Nope, no gag-reflex issues to speak of
omg he sounds boring as hell in bed...
it took you 6 years for it to bother you?
No, it didn't take six years for it to bother me (see my previous "Confession" post for details). However, he's actually not boring in bed. He's not quite as adventurous as I would like, but we do it in public, he's done stuff to me under the table at dinner, we try lots of different positions and light s&m, etc. . .
Yeah, reading through this, it's making no sense to me. Apparently he is a very complex individual. Maybe I do taste bad. Maybe I should see a doctor about that. I have no idea what the problem is.
Well. In all HONESTY... his penis probably doesn't taste great. I know my cooch doesn't! And while I love oral... I hate for him to be down there because I'm self concious about it. So I would see where he would be self concious about him tasting/smelling weird. But on the other hand, you've been together 6 years... and this is a persistent issue? I would think he would be comfortable enough with you to know "Well, I've been with her for 6 yrs... Might as well let loose..." ??
I don't want to say that you're a "dirty" person; but I'm big into personal "package" hygiene before I give DH oral. I also have a cream from SlumberParties that is flavored, we have vanilla and banana (which obviously is gross if his package isn't clean, bringing me back to afore mentioned point.) You can also use it on YOURSELF... maybe something to try? Just a suggestion!!!
I don't think its a question of doing something he doesn't LIKE; you've had previous partners... so you've been with people who like different things. I don't think you need to take a class on what to do... its kind of a no-brainer. (An assumption, yes. I actually do know of a girl who literally blew on the guys stuff because he asked for a blow job. Seriously
)
Anddd, I don't think things are always on an even keel. So I don't think it should be a matter of him "returning the favor"... But I DO think he should WANT to do things to please you
GL!!
Ok, I guess my question would be, if you don't have oral sex in your relationship will you die? Will you get divorced over it? How important to you is it really? Everybody has a line. You say he does other things in bed that make you happy. Good. Maybe, if you really love him, you won't push him to do something he is uncomfortable with. He might get interested in it on his own if he is left to explore.

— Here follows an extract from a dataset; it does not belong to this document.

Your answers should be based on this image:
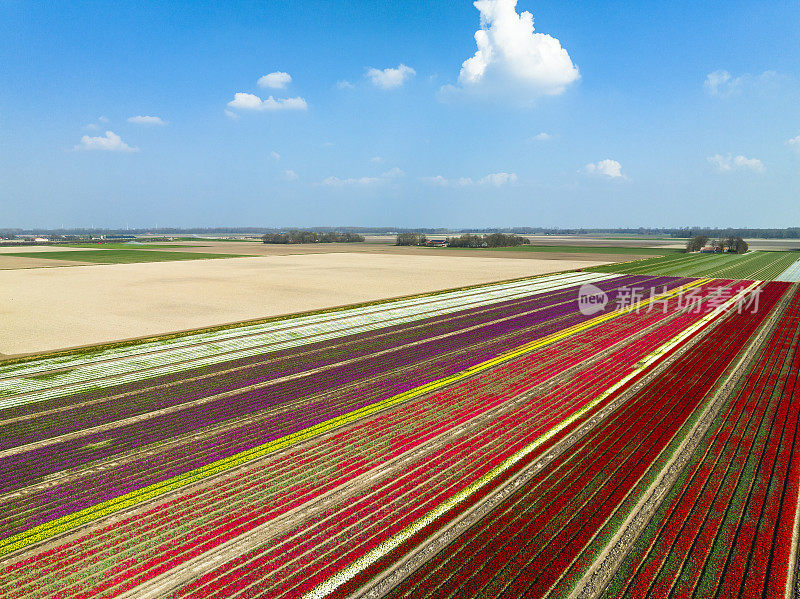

I mean,you can tell him you would appreciate it if he expressed love to you in this way every now and again and then let it be. My husband and I both had different things we wanted to try that the other wasn't so thrilled about. But we try to be understanding with one another and not push the envelope.
Hmm. . .well, if that's the problem, I'm not sure why he married me lol. I'm definitely not the virginal, pure one in this relationship. It's definitely possible that he sees oral sex as something dirty, though, and that he doesn't want to do that with me. I just wish he would be totally honest with me about his feelings, since I can't make things better if I don't know what the actual problem is. . .
He IS telling you how he feels about it! He obviously has issues with it and doesn't feel comfortable with it. He is self conscious about how he tastes, and he also feels like it is disrespectful. This is how he feels and has told you as such. What you do with it is up to you, but you can't blame him for not being honest with you and telling you how he feels, because he DOES.